Today was a hard day. Not a busy day, like a few last week. But a hard day. My students are dealing with some major issues, some big stuff, and a whole lot of junk.
A student's parent told her she hated her because of her bisexuality.
Another student was raped last week and was afraid to tell her parents.
Two students have attempted suicide in the past and are starting to feel depressed again.
Another one has no one to talk to and so drinks and smokes out to numb the pain.
And a student was molested.
There is so much hurt in the hearts of these kids. They want so desperately to be loved, to be valued, to feel joy and meaning in their lives. Yet family, peers, teachers even have told them they are not lovable, not valuable, not capable of doing anything good with their lives.

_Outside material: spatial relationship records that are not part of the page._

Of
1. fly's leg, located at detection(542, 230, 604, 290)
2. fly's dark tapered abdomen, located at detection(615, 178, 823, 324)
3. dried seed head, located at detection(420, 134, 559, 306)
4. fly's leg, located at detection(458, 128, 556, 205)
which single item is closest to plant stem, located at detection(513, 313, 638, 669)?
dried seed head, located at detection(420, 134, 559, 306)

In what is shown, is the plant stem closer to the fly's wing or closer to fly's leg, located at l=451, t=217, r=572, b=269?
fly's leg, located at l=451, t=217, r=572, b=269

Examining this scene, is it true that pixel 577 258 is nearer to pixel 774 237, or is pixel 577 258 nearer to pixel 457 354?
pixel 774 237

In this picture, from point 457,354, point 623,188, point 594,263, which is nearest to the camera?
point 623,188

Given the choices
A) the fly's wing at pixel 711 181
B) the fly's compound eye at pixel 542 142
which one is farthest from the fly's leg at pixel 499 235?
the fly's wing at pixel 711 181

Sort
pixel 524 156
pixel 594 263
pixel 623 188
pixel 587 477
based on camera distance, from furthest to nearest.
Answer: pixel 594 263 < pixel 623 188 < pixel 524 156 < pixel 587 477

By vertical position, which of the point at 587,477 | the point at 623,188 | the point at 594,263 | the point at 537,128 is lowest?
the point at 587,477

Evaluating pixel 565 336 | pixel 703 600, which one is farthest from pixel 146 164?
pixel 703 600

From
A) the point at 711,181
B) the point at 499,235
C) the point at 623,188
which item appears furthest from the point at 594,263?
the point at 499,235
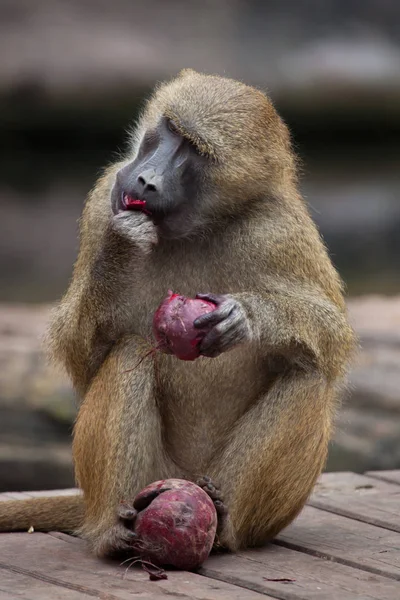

And there I sit, trying to provide some sense of hope, some piece of love or goodness to hold onto. These kids are aching to be loved by someone, anyone. And I know they are loved and cared for so deeply by their heavenly father, by the one who sent his son that they might have life. At times, this is my only saving grace. My only hope. The only thing that keeps me in my chair after 8 hours straight of hurt. This man called Jesus, who came to earth to take away the pain of sin, to give companionship in the place of loneliness and despair, as a father to the fatherless and a husband to the widow, as the source of living water that fills every last unquenchable desire, as the example of perfect love that does not hurt, exploit or disturb. Perfect love, perfect peace.
After work I went for a long swim to leave behind the day's frustrations. And as I moved through the water, I prayed for these kids. I prayed that the God I know and trust and believe in would be enough for me in that moment, would be enough for these kids with so much hurt. And I left it all there, floating into the cool night in splashes of water.